Keith gave precise instructions on how to view the book, under raking light. The images above were taken by me in 1983, of Keith "performing" the book.
The book is highlighted in Keith Smith's retrospective show at the Philadelphia Museum of Art, a show that is still up until July 2018. A beautiful video of the book was made by the PMA for the show. It was done in the manner of a Japanese No play, with two figures dressed all in black. Their physical forms disappear into the black background, but they have white gloves on to turn the pages, and the white gloves are the only things that show up, other than the book and the pages.
Molly Kalkstein's presentation was really interesting, and had interesting historical comparisons between Keith's non-image photobooks and the work of Moholy-Nagy, Duchamps, and Man Ray. The next week, (last Saturday) Molly traveled to Rochester, where she gave the same paper at the annual Photo History Conference at RIT. Her capsule description of the talk is as follows:
Since 1967, Keith A. Smith (b. 1938) has made over three hundred artist’s books, combining a diverse range of media and inventive approaches to book structure and content. As a student, Smith worked closely with photographers Arthur Siegel and Aaron Siskind, and was later recruited by Nathan Lyons to teach at the Visual Studies Workshop in Rochester.

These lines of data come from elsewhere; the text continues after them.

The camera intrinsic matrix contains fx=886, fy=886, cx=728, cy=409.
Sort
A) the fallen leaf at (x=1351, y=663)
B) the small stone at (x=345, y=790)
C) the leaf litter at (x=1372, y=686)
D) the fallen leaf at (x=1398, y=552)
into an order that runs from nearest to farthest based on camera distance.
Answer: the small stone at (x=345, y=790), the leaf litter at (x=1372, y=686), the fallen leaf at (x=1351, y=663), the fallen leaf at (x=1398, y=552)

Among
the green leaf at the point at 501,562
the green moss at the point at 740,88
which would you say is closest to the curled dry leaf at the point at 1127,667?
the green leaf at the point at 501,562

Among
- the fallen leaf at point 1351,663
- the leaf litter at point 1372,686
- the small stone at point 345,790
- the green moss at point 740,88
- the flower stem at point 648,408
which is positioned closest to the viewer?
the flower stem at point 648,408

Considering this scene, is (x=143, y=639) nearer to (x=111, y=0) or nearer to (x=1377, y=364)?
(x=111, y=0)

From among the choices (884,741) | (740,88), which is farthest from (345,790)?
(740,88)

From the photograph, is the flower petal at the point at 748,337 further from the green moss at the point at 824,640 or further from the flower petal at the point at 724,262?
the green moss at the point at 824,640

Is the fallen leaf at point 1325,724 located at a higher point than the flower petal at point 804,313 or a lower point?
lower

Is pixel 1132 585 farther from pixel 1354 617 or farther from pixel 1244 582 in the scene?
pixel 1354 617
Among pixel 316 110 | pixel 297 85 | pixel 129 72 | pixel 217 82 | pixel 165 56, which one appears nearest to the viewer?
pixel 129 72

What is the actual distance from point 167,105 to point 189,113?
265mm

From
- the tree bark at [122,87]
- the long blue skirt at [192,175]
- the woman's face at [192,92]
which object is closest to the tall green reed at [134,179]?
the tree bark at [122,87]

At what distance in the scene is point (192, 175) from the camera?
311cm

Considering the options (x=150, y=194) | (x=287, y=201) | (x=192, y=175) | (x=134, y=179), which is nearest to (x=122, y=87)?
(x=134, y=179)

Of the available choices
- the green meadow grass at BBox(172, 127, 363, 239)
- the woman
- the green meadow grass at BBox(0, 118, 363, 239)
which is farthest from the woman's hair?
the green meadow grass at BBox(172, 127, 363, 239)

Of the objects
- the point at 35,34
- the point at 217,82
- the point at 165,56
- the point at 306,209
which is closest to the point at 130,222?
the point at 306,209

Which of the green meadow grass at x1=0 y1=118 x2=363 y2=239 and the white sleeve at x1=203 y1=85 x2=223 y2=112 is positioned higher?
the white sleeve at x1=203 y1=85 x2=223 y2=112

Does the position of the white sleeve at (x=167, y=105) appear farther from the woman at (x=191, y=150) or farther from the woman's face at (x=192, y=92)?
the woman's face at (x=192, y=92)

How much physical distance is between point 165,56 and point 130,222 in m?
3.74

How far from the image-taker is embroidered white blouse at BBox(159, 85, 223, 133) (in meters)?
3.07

Despite these formative connections, Smith’s engagement with the medium of photography has been ambivalent, a tension that is nowhere more evident than in his so-called “no-picture books.” These thirty-six inkless books, characterized by the use of torn or punched paper and strung pages, include no photographs, no images of any other kind, and no text, and yet Smith has regularly referred to them as photographic books. To date, however, there has been no scholarship examining their status as such.
This paper proposes that the no-picture books draw on fascinating historical debates about the technical and conceptual basis of photography itself, from the lineage of cameraless photography to László Moholy-Nagy’s curricula at the New Bauhaus and Institute of Design. I also examine Smith’s engagement not only with specifically photographic principles, but with an even broader array of sensory and durational concerns. Like Robert Rauschenberg’s notorious White Paintings, from which this paper takes its title, I argue that the pages of the no- picture books are not truly empty, but are rather embedded with latent images that appear only when the book is opened, and that vary according to the reader and the day.
Molly will be giving this presentation again for the January College Book Art Association (CBAA) Meeting here in Tucson, AZ. The theme for the meeting is The Photographic Artists' Book, and this presentation should be a provocative addition to the program.